• **Task to complete**:
Rewrite the listing lines from the one containing "From the camera, what" through the one containing "13.8 metres", switching "camera" to "lens" and leaving everything else unchanged.

── Given information ──

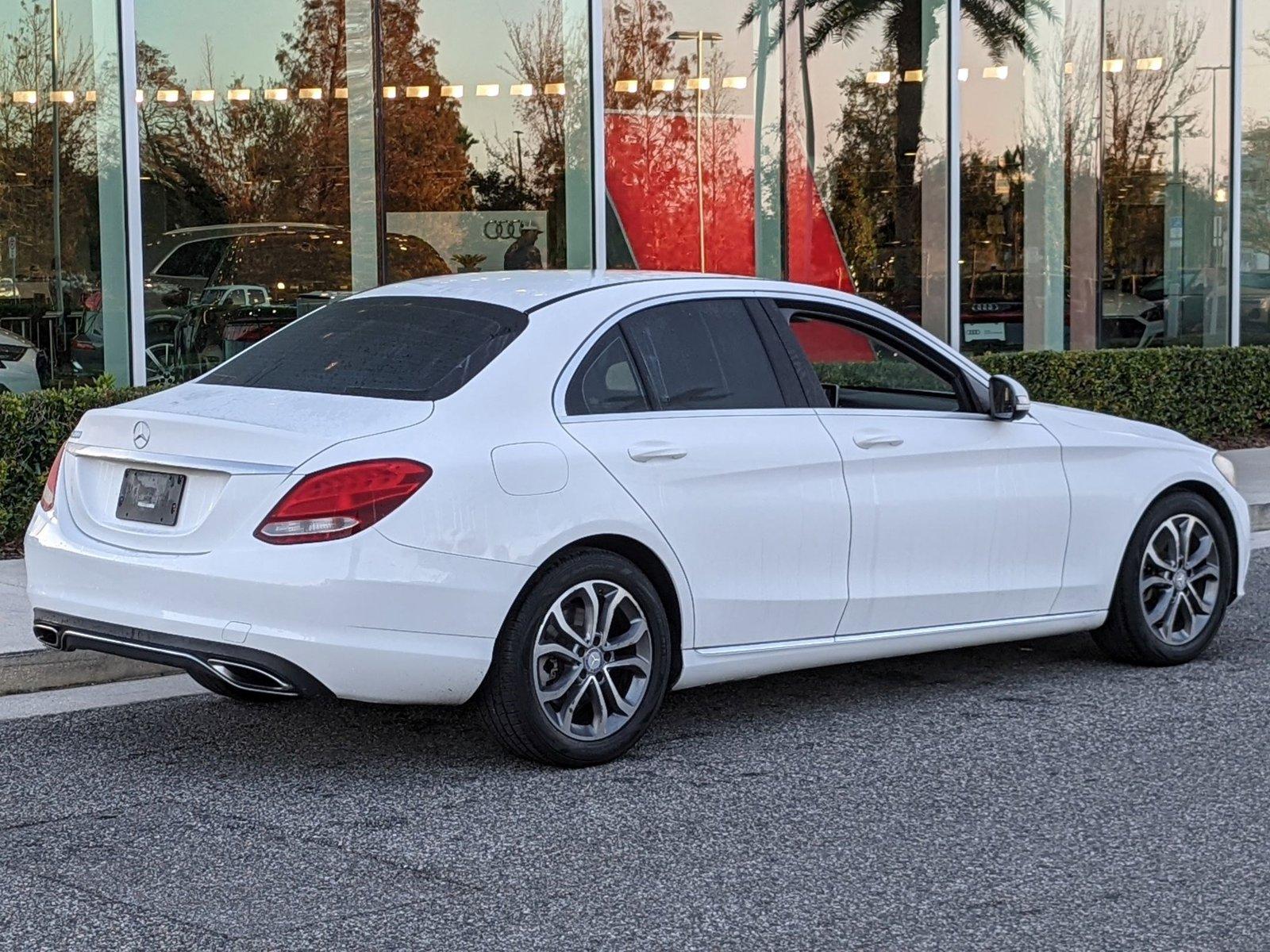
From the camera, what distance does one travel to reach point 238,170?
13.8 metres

───
── Given information ──

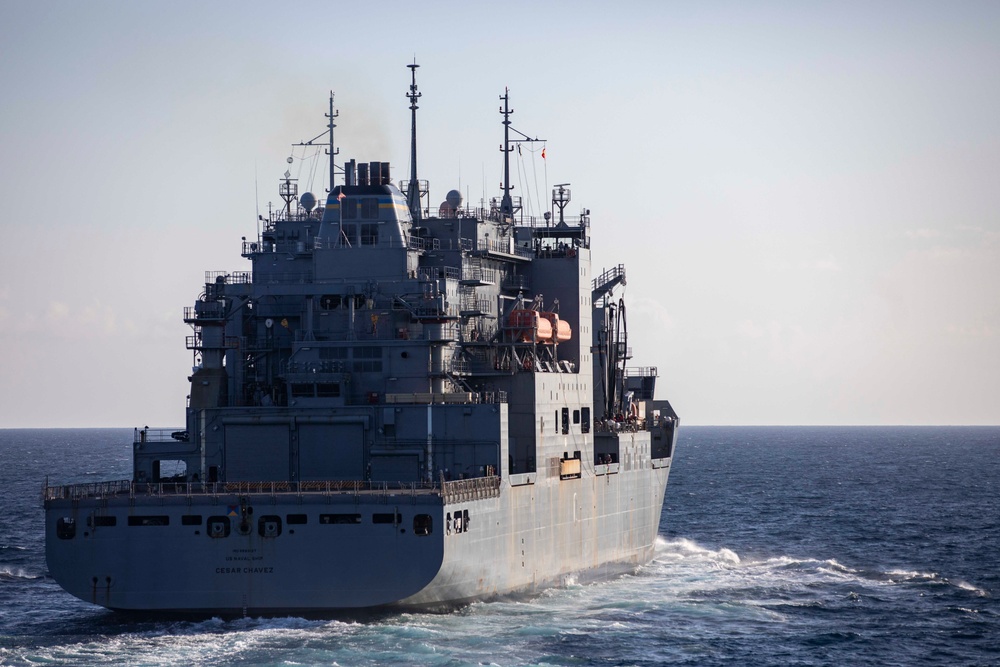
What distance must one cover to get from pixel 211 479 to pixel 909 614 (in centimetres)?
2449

───
── Given information ──

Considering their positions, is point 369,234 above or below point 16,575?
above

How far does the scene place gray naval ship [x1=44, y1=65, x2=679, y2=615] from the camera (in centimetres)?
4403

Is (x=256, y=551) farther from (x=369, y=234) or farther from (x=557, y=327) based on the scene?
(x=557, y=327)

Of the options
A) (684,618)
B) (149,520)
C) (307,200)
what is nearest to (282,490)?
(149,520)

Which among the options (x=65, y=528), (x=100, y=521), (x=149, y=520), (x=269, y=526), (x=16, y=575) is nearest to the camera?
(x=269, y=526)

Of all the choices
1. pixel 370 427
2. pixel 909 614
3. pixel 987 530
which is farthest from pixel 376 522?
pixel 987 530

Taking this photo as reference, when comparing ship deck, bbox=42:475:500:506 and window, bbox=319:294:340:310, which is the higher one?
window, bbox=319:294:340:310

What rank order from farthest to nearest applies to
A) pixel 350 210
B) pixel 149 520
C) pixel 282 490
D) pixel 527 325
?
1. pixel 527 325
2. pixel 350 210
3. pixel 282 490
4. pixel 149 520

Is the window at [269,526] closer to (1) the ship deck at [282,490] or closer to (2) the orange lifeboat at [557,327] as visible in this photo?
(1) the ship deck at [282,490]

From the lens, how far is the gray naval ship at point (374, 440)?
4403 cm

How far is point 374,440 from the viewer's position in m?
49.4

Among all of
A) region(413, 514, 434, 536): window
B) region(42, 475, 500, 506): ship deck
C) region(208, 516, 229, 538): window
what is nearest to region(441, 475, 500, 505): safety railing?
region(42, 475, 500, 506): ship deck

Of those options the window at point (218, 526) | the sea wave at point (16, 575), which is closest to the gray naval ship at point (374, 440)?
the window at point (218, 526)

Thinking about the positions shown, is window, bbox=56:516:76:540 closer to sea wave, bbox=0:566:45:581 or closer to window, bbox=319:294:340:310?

───

• **Problem solution**:
From the lens, what distance does one travel to reach point 238,170?
13.8 metres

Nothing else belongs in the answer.